### Consigne A
Condensez en une liste de points le paragraphe de l'extrait du document qui commence par « Il y a plusieurs manières de nier l'âme », sans perdre ses faits essentiels.
### Consigne B
Dans le passage de Bernanos cité par l'extrait du document, comment l'angoisse est-elle qualifiée ?

Les limites des bienfaits apportés au " sac de peau " ou ne pas tout miser sur le système vaso-dilatateur.

Il y a plusieurs manières de nier l'âme et ses raisons. On ne voudra pas dire par là que l'âme (je pourrais aussi bien dire ici l'esprit) est indépendante du cerveau, qu'elle lui survit, etc. On suggérera plus tôt que le bonheur ne peut pas compter que sur les mille et une techniques du corps qui fleurissent, sous leurs versions laïques ou religieuses. La méfiance présentée ici vis-à-vis d'une réduction matérialiste de la personne est d'inspiration religieuse, elle est donnée ici pour sa part de vérité, que la religion soit vraie ou non, et pour sa troublante ressemblance avec les versions psychanalytiques, ortho- ou hétérodoxes (mais combien de fois on a déjà insisté sur la parenté entre les examens chrétien et freudien de ses osbcurités !). C'est Georges Bernanos qui formule cette révision à la hausse des raisons animiques dans un roman de 1927, L'imposture :

" Par malheur, et pour le scandale de la Bête matérialiste, il n'est pas bon, ni sûr, de se croire tout à fait à l'abri, dans son sac de peau, des entreprises de l'âme. Éviter de scruter les intentions, se contraindre à ne connaître de l'événement moral que son contrecoup sur le système vaso-dilatateur mène à une déception très amère. L'homme peut bien se contredire, mais il ne peut entièrement se renier. L'examen de conscience est un exercice favorable, même aux professeurs d'amoralisme. Il définit nos remords, les nomme, et par ainsi les retient dans l'âme, comme en vase clos, sous la lumière de l'esprit. À les refouler sans cesse, craignez de leur donner une consistance et un poids charnels. On préfère telle souffrance obscure à la nécessité de rougir de soi, mais vous avez introduit le péché dans l'épaisseur de votre chair, et le monstre n'y meurt pas, car sa nature est double. Il s'engraissera merveilleusement de votre sang, profitera comme un cancer, tenace, assidu, vous laissant vivre à votre guise, aller et venir, aussi sain en apparence, inquiet seulement. Vous irez ainsi de plus en plus secrètement séparé des autres et de vous-même, l'âme et le corps désunis par un divorce essentiel, dans cette demi-torpeur que dissipera soudain le coup de tonnerre de l'angoisse, l'angoisse, forme hideuse et corporelle du remords. Vous vous réveillerez dans le désespoir qu'aucun repentir ne rédime, car à cet instant même expire l'âme. C'est alors qu'un malheureux écrase d'une balle un cerveau qui ne lui sert plus qu'à souffrir." (Le Livre de Poche, 1965, p. 27-28)

### Enregistrements extraits
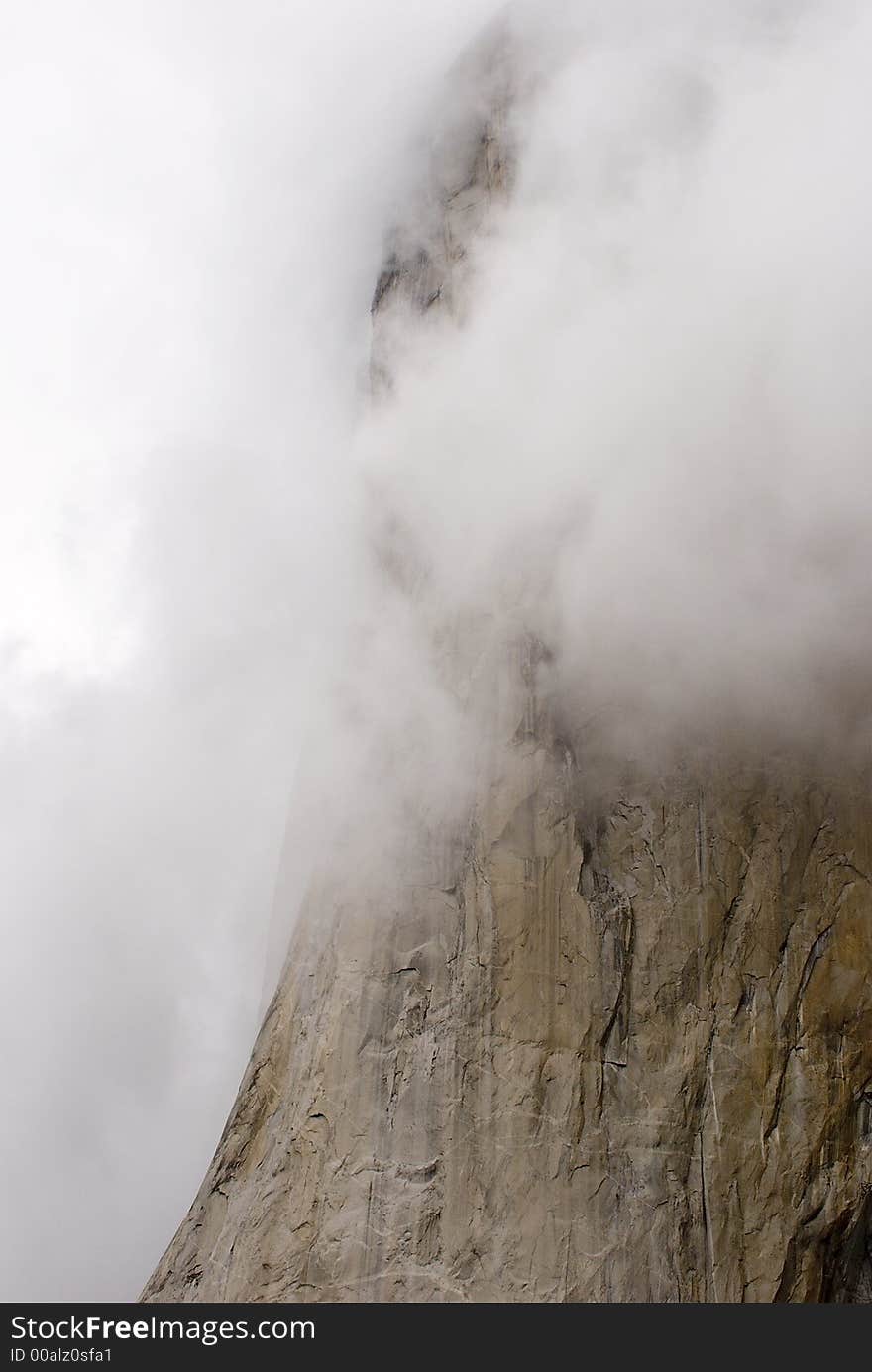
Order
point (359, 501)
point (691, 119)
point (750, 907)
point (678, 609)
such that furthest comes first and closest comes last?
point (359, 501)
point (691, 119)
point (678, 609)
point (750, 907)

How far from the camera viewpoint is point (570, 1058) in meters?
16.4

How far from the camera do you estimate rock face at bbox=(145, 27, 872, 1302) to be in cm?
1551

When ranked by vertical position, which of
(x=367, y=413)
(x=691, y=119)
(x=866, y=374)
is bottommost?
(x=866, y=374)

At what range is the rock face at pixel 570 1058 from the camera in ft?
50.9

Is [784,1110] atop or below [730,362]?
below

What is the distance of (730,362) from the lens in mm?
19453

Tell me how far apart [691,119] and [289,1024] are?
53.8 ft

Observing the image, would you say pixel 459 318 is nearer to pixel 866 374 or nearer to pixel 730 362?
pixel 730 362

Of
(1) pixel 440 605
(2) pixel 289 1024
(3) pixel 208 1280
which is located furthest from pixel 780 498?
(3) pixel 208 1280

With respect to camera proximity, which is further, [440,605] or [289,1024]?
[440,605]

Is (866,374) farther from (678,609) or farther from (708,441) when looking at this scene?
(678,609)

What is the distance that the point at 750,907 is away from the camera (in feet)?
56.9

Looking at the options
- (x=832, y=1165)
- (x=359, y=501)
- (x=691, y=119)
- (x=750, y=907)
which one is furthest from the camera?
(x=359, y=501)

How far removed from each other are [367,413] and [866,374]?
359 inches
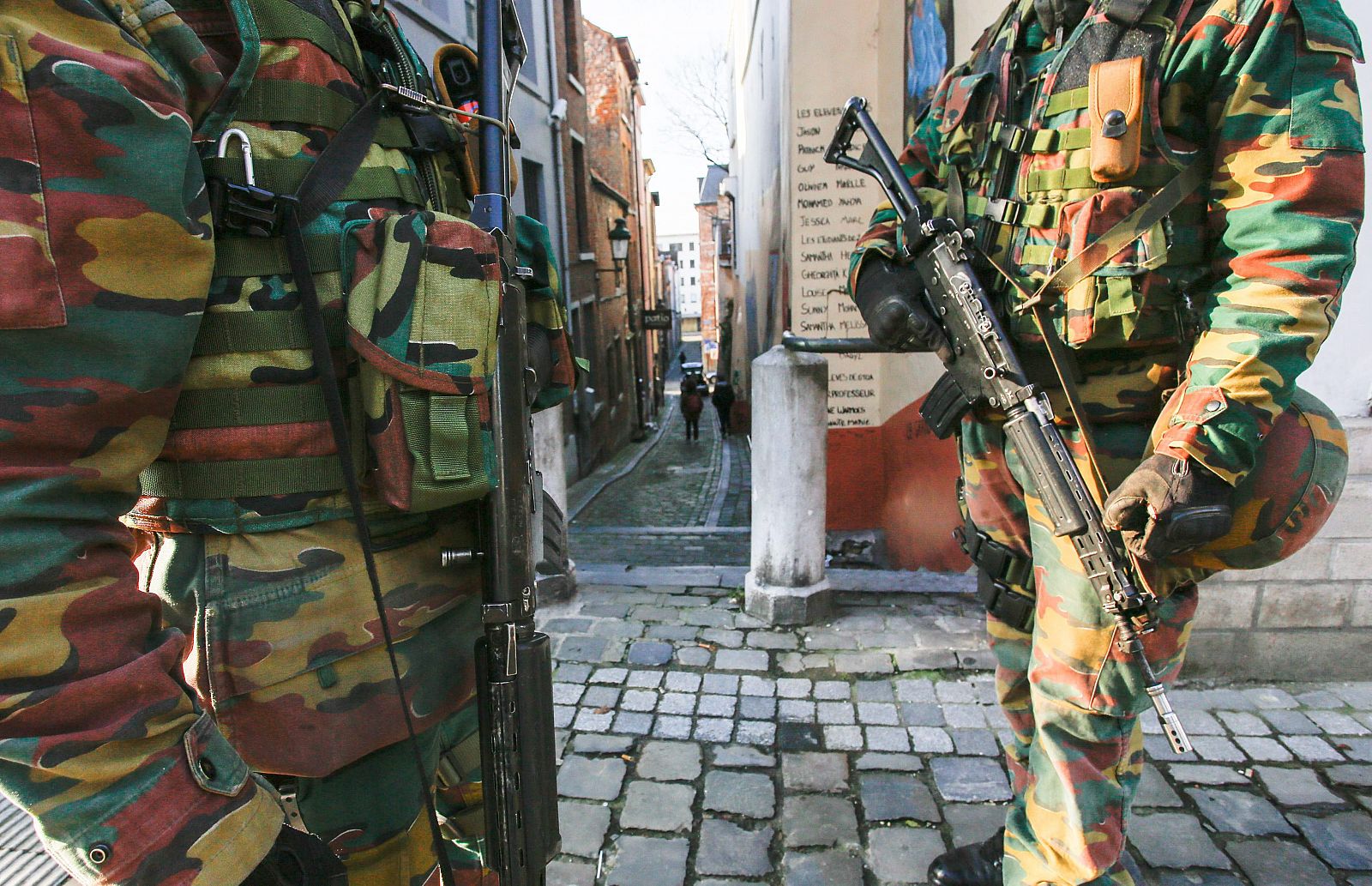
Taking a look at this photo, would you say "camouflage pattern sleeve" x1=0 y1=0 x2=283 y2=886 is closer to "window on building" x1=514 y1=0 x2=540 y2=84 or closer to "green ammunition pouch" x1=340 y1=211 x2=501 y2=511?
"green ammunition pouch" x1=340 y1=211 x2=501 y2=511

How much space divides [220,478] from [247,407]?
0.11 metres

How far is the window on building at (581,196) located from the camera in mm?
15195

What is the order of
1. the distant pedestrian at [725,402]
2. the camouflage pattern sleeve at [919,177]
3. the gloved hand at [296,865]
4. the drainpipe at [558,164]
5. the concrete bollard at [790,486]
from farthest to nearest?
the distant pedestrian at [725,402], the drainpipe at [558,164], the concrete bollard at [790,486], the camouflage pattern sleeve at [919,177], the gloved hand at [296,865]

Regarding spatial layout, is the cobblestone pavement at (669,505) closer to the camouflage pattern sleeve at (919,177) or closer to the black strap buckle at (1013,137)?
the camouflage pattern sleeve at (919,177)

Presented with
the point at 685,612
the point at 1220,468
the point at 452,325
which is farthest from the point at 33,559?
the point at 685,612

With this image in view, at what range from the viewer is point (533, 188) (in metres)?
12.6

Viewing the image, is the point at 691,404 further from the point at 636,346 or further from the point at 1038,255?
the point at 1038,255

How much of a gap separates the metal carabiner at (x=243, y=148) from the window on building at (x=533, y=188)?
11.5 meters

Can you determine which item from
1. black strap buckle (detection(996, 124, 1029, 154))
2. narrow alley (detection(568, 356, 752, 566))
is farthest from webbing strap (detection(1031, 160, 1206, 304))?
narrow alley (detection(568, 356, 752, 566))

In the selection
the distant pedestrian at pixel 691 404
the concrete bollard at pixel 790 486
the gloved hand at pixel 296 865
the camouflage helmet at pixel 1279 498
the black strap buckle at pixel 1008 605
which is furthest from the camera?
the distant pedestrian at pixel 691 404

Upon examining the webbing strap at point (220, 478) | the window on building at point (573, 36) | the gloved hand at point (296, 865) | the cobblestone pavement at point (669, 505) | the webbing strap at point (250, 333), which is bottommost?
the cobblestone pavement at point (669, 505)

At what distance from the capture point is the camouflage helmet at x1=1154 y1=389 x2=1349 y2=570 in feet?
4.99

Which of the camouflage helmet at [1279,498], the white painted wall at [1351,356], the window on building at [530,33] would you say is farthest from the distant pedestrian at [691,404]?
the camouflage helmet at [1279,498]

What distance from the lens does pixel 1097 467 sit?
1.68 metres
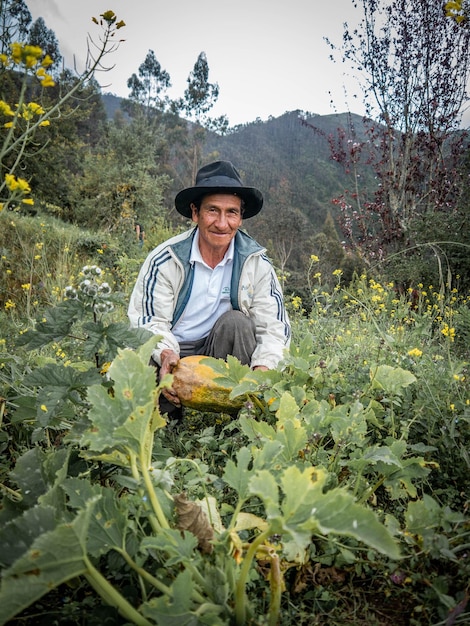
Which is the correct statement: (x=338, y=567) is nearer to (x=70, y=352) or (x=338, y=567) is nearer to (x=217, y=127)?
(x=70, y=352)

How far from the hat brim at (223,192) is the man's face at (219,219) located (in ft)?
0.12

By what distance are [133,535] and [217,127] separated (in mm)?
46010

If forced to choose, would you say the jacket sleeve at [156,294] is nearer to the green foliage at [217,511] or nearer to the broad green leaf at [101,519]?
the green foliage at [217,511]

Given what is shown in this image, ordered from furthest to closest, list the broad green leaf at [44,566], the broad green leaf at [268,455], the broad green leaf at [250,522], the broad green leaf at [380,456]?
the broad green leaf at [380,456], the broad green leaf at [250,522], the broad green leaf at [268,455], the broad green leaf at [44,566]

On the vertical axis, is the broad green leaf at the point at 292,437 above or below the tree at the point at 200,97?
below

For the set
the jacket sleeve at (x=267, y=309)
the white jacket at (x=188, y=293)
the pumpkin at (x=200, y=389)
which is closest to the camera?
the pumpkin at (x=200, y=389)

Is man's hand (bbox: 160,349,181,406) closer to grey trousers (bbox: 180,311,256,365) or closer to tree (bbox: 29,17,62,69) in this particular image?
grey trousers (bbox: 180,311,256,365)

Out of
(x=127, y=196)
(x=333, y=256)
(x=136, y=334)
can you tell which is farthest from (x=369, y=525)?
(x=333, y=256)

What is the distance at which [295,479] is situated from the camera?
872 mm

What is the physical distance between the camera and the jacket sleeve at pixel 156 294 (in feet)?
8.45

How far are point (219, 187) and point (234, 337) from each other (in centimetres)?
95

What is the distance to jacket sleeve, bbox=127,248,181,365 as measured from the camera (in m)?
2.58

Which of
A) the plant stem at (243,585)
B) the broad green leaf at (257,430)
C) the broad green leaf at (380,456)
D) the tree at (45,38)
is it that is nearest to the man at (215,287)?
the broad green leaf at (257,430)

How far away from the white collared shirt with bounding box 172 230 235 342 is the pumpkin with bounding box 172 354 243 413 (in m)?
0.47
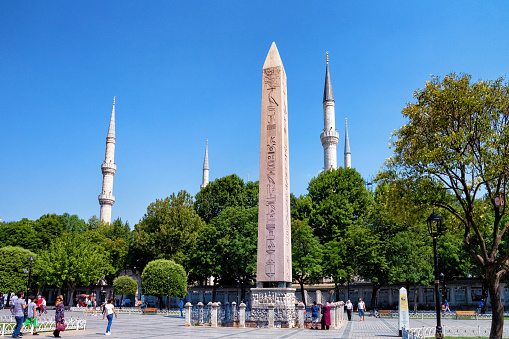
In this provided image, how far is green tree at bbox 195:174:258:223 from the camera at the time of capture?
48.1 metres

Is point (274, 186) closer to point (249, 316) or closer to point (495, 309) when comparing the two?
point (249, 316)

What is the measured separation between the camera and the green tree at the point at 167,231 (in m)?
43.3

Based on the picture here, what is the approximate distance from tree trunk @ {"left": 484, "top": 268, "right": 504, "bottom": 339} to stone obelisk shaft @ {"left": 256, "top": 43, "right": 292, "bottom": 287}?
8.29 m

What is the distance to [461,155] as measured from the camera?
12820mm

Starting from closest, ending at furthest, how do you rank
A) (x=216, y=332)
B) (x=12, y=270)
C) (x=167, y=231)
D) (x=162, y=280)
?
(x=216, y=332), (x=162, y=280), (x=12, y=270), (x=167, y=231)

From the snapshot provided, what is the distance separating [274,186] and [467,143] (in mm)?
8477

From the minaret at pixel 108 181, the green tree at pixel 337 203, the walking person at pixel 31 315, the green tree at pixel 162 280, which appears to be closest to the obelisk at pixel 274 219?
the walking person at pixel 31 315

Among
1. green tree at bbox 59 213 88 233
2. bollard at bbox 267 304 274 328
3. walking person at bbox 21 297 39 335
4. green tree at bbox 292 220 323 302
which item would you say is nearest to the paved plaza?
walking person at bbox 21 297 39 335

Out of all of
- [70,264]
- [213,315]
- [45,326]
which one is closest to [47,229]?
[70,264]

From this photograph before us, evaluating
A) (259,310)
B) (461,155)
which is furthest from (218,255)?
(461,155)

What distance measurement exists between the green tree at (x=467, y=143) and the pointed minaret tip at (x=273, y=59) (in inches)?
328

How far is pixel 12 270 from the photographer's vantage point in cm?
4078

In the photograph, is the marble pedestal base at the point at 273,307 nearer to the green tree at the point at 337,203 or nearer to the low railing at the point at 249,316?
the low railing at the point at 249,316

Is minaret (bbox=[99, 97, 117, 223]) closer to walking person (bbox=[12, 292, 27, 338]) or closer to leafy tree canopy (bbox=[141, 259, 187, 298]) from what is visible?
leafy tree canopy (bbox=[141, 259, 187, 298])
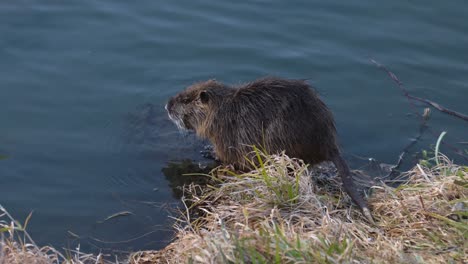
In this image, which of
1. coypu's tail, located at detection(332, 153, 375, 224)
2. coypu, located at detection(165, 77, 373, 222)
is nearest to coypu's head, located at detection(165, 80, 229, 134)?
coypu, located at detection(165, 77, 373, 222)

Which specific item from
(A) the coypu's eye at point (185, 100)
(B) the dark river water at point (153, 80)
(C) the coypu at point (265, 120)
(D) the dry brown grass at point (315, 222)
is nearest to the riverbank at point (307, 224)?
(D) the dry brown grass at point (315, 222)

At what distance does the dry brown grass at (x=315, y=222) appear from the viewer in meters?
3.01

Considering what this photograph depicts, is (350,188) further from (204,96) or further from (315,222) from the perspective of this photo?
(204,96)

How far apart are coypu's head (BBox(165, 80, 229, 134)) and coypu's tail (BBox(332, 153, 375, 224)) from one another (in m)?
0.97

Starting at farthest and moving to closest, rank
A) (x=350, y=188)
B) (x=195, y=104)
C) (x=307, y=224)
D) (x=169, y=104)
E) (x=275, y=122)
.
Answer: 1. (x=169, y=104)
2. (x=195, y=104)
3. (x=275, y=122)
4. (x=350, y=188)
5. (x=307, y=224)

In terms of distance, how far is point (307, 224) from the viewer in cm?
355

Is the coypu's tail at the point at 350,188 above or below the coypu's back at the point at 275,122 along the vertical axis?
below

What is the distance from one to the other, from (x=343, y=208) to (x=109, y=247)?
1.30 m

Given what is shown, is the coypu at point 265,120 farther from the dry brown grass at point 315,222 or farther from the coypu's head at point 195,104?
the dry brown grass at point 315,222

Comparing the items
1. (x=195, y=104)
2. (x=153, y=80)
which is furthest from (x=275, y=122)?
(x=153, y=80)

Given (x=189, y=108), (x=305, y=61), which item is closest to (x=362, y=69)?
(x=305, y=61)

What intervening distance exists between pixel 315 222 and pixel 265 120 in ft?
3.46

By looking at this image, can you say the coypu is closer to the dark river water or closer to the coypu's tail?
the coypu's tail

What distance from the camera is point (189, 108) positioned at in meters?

### Solution rédigée A
- Il existe plusieurs manières de nier l'âme.
- Il ne s'agit pas d'affirmer que l'âme (ou l'esprit) est indépendante du cerveau ou lui survit. Il s'agit de suggérer que le bonheur ne peut pas reposer sur les seules techniques du corps, laïques ou religieuses.
- La méfiance envers une réduction matérialiste de la personne est d'inspiration religieuse. Elle est retenue pour sa part de vérité, que la religion soit vraie ou non.
- Elle est aussi retenue pour sa ressemblance avec les versions psychanalytiques, orthodoxes ou hétérodoxes. La parenté entre examens chrétien et freudien a déjà souvent été soulignée.
- Georges Bernanos formule cette révision dans L'imposture, roman de 1927.

### Solution rédigée B
Comme la « forme hideuse et corporelle du remords ».